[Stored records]
____________________

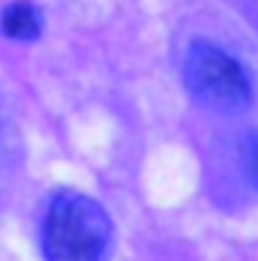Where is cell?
<instances>
[{
	"mask_svg": "<svg viewBox=\"0 0 258 261\" xmlns=\"http://www.w3.org/2000/svg\"><path fill=\"white\" fill-rule=\"evenodd\" d=\"M113 225L94 198L58 193L47 209L41 250L47 261H104Z\"/></svg>",
	"mask_w": 258,
	"mask_h": 261,
	"instance_id": "6da1fadb",
	"label": "cell"
},
{
	"mask_svg": "<svg viewBox=\"0 0 258 261\" xmlns=\"http://www.w3.org/2000/svg\"><path fill=\"white\" fill-rule=\"evenodd\" d=\"M184 83L200 105L217 113L245 110L253 96L242 63L212 41H192L184 61Z\"/></svg>",
	"mask_w": 258,
	"mask_h": 261,
	"instance_id": "7a4b0ae2",
	"label": "cell"
},
{
	"mask_svg": "<svg viewBox=\"0 0 258 261\" xmlns=\"http://www.w3.org/2000/svg\"><path fill=\"white\" fill-rule=\"evenodd\" d=\"M0 28L9 39H19V41H31L41 33V19L36 9L27 0H17V3L6 6L3 17H0Z\"/></svg>",
	"mask_w": 258,
	"mask_h": 261,
	"instance_id": "3957f363",
	"label": "cell"
},
{
	"mask_svg": "<svg viewBox=\"0 0 258 261\" xmlns=\"http://www.w3.org/2000/svg\"><path fill=\"white\" fill-rule=\"evenodd\" d=\"M239 165L245 171V179L258 187V129H250L239 143Z\"/></svg>",
	"mask_w": 258,
	"mask_h": 261,
	"instance_id": "277c9868",
	"label": "cell"
}]
</instances>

____________________

TASK PROMPT - Starting at the beginning of the material and ending with the line that contains "28L9 39H19V41H31L41 33V19L36", write those lines as a JSON list of strings with one string per line, skipping blank lines and leaving out the pictures.

PROBLEM SOLUTION -
[
  "Where is cell?",
  "<instances>",
  "[{",
  "\t\"mask_svg\": \"<svg viewBox=\\\"0 0 258 261\\\" xmlns=\\\"http://www.w3.org/2000/svg\\\"><path fill=\\\"white\\\" fill-rule=\\\"evenodd\\\" d=\\\"M113 225L94 198L58 193L47 209L41 250L47 261H104Z\\\"/></svg>\",",
  "\t\"mask_w\": 258,",
  "\t\"mask_h\": 261,",
  "\t\"instance_id\": \"6da1fadb\",",
  "\t\"label\": \"cell\"",
  "},",
  "{",
  "\t\"mask_svg\": \"<svg viewBox=\\\"0 0 258 261\\\" xmlns=\\\"http://www.w3.org/2000/svg\\\"><path fill=\\\"white\\\" fill-rule=\\\"evenodd\\\" d=\\\"M184 83L200 105L217 113L245 110L253 96L242 63L212 41H192L184 61Z\\\"/></svg>\",",
  "\t\"mask_w\": 258,",
  "\t\"mask_h\": 261,",
  "\t\"instance_id\": \"7a4b0ae2\",",
  "\t\"label\": \"cell\"",
  "},",
  "{",
  "\t\"mask_svg\": \"<svg viewBox=\\\"0 0 258 261\\\" xmlns=\\\"http://www.w3.org/2000/svg\\\"><path fill=\\\"white\\\" fill-rule=\\\"evenodd\\\" d=\\\"M0 28L9 39H19V41H31L41 33V19L36 9L27 0H17V3L6 6L3 17H0Z\\\"/></svg>\","
]